Il collaboratore di giustizia racconta i suoi trascorsi con le cosche vibonesi e in particolare con l'uomo accusato di aver partecipato all'omicidio di Maria Chindamo. Il ricavato del narcotraffico sarebbe stato riciclato nell'edilizia
Tutti gli articoli di Cronaca
PHOTO
Secondo il collaboratore di giustizia Antonino Belnome è un dato scontato, una pratica usuale: tutti gli ‘ndranghetisti mettono il denaro sottoterra, stando bene attenti a sigillarlo sottovuoto: «Tutti gli ‘ndranghetisti hanno i soldi interrati. Ce li avevamo interrati tutti nell’ambiente i soldi. Se facevi qualche affare con un santolucoto puzzavano di terra i soldi. Tutti i soldi erano sottovuoto e interrati, come le armi.
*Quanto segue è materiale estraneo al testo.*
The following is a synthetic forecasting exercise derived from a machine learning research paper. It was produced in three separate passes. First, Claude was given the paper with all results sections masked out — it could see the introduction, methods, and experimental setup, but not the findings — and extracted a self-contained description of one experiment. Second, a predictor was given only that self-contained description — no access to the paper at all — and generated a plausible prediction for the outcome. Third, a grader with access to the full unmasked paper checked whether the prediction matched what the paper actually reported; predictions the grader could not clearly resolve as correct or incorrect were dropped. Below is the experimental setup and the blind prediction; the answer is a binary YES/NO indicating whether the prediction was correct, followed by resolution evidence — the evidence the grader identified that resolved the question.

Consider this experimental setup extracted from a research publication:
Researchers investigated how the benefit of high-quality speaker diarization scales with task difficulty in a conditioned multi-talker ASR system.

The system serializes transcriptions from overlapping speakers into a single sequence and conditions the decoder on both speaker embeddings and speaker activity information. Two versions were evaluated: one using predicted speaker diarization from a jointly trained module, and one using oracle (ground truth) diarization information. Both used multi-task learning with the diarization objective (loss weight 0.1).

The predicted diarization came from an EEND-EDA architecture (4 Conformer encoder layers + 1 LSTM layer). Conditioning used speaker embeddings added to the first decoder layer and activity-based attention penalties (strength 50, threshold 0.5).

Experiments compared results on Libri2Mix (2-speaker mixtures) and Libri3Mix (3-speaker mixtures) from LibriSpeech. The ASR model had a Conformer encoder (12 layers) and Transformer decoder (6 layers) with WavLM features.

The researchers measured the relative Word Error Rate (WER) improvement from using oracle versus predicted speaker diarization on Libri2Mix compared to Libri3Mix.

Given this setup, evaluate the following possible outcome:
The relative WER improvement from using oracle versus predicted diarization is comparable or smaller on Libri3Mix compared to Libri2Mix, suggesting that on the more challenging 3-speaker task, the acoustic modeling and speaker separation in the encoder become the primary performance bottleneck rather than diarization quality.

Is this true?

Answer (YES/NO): NO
Chi ha un potenziale di armi notevole mica le può tenere alla vista: interrate, dentro tubi, o sottovuoto. La stessa cosa con i soldi. Non è che puoi portare tre milioni di euro in banca o tenere in casa col rischio di perquisizioni. Uno ‘ndranghetista questo fa, lo facciamo tutti. È così in Calabria».
Antonino Belnome, famiglia calabrese ma nato e cresciuto in Brianza, è uno dei collaboratori di giustizia più importanti della ‘ndrangheta lombarda. Sentito nel corso del maxi-processo Maestrale, istruito dalla Dda di Catanzaro contro le cosche del Vibonese, ha parlato delle sue conoscenze con i clan calabresi.
’Ndrangheta | Emanuele Mancuso: «Due carabinieri passavano informazioni ad Ascone». Che in aula dice: «Sto malissimo, voglio curarmi»
Cocaina, investimenti immobiliari e usura
In particolare ha raccontato il suo rapporto di conoscenza con Salvatore Ascone, accusato di associazione mafiosa, in quanto intraneo alla cosca Mancuso, e anche di omicidio perché avrebbe partecipato al delitto dell’imprenditrice di Laureana di Borrello Maria Chindamo, avvenuto il 6 maggio 2016.
Belnome racconta che «Ascone portava ingenti quantitativi di cocaina la Nord. Ci siamo visti diverse volte in Brianza. Si trattavano partite di cocaina e lui aveva un grosso giro dove dietro c’era Luni Mancuso. Non so dire quale dei Luni Mancuso fosse. So che Ascone ebbe anche problemi con Luni a un certo punto, tanto che gli buttarono giù la casa».
Ma secondo Belnome la «bella disponibilità di denaro» che gestiva Ascone non veniva investita esclusivamente nel traffico di droga.
«Ascone riciclava soldi anche con investimenti immobiliari – dice il collaboratore –. C’era un cantiere fra Giussano e Mariano, l’ho visto io stesso. E poi prestava anche i denari a strozzo».
«Non puoi portare tre milioni di euro in banca»
Ma dove teneva tutti questi soldi?, chiede il pm Irene Crea. Il collaboratore afferma di non essere entrato nel merito di un particolare privato. Alla contestazione dell’accusa su alcuni verbali nei quali Belnome aveva dichiarato che i soldi erano interrati, il pentito risponde che il fatto che i denari frutto di proventi illeciti fossero interrati era un dato scontato perché così facevano tutti in Calabria: «Non è che puoi portare tre milioni di euro in banca o tenere in casa col rischio di perquisizioni. Uno ‘ndranghetista questo fa, lo facciamo tutti. È così in Calabria».